• **Aim**
Reproduce every one of the entries below verbatim, omitting the pictures from your answer.

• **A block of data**
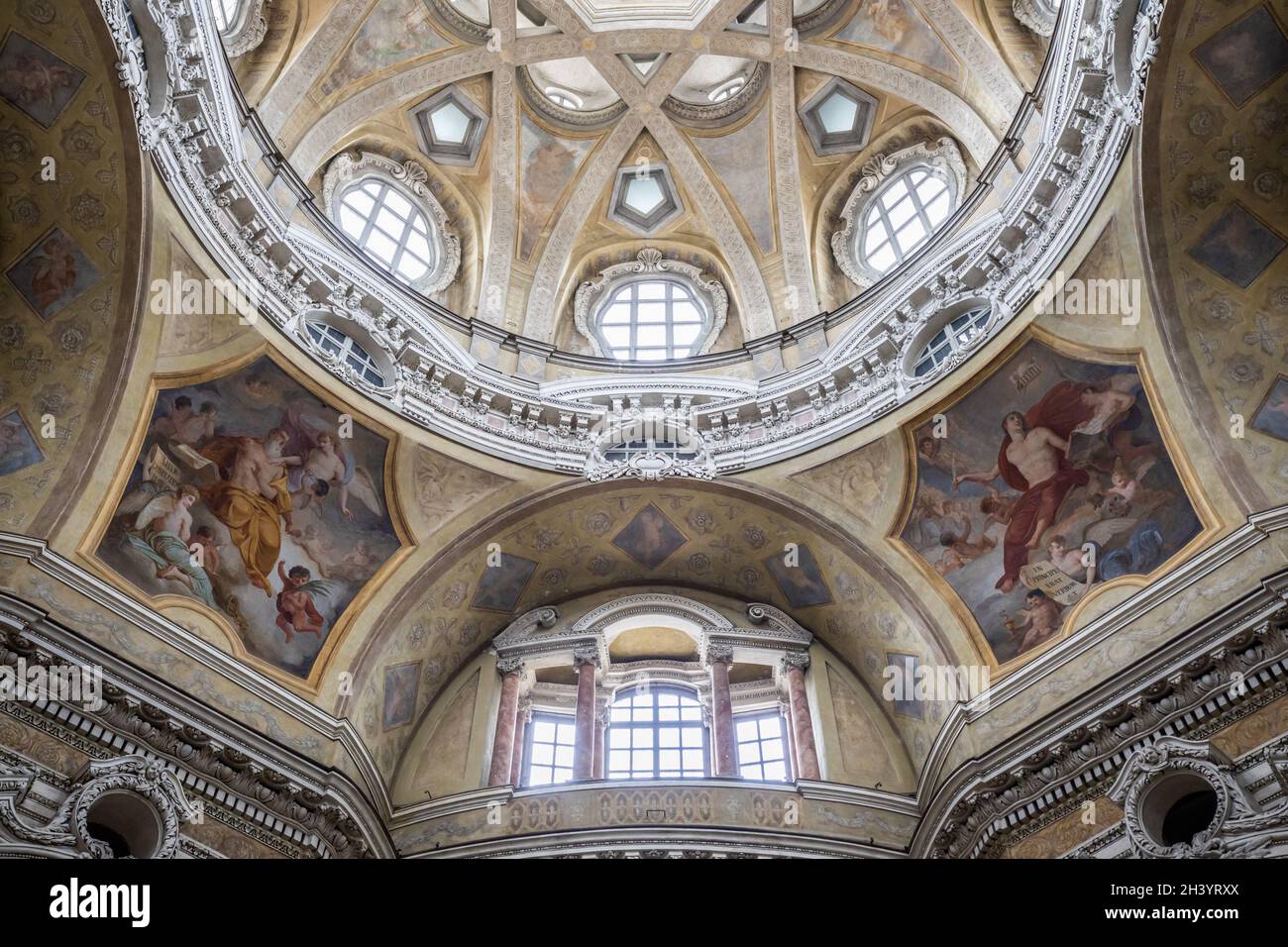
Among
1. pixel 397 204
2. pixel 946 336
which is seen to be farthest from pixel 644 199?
pixel 946 336

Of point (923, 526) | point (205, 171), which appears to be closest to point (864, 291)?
point (923, 526)

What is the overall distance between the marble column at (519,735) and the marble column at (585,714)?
79 cm

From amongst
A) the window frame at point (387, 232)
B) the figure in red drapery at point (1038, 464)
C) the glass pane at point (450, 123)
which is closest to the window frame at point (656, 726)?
the figure in red drapery at point (1038, 464)

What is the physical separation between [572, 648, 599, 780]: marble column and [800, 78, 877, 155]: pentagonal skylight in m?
10.3

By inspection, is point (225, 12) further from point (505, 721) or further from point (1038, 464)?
point (1038, 464)

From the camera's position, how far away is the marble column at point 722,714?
54.6 ft

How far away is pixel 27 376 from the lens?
13812 millimetres

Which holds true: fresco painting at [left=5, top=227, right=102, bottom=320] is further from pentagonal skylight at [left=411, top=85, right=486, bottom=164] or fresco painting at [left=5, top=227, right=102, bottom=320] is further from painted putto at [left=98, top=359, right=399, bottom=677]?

• **Correct response**
Among
1. pixel 397 204
2. pixel 946 336
which is seen to be farthest from pixel 644 199?
pixel 946 336

Of point (923, 526) | point (205, 171), which appears to be closest to point (864, 291)?
point (923, 526)

What is the overall distance between the marble column at (519,735) and the marble column at (585,714)?
79 cm

From amongst
A) the window frame at point (387, 232)
B) the figure in red drapery at point (1038, 464)
C) the glass pane at point (450, 123)
which is closest to the window frame at point (656, 726)?
the figure in red drapery at point (1038, 464)

What is the physical separation between [572, 648, 599, 780]: marble column and [800, 78, 877, 155]: pentagonal skylight in m?
10.3

By inspection, is point (225, 12) further from point (505, 721) or further from point (1038, 464)?
point (1038, 464)

From the camera's position, how far away is the marble column at point 722,714?
54.6 ft

How far away is pixel 27 376 from the lens?
13812 millimetres

Which holds true: fresco painting at [left=5, top=227, right=102, bottom=320] is further from pentagonal skylight at [left=411, top=85, right=486, bottom=164] or fresco painting at [left=5, top=227, right=102, bottom=320] is further from painted putto at [left=98, top=359, right=399, bottom=677]?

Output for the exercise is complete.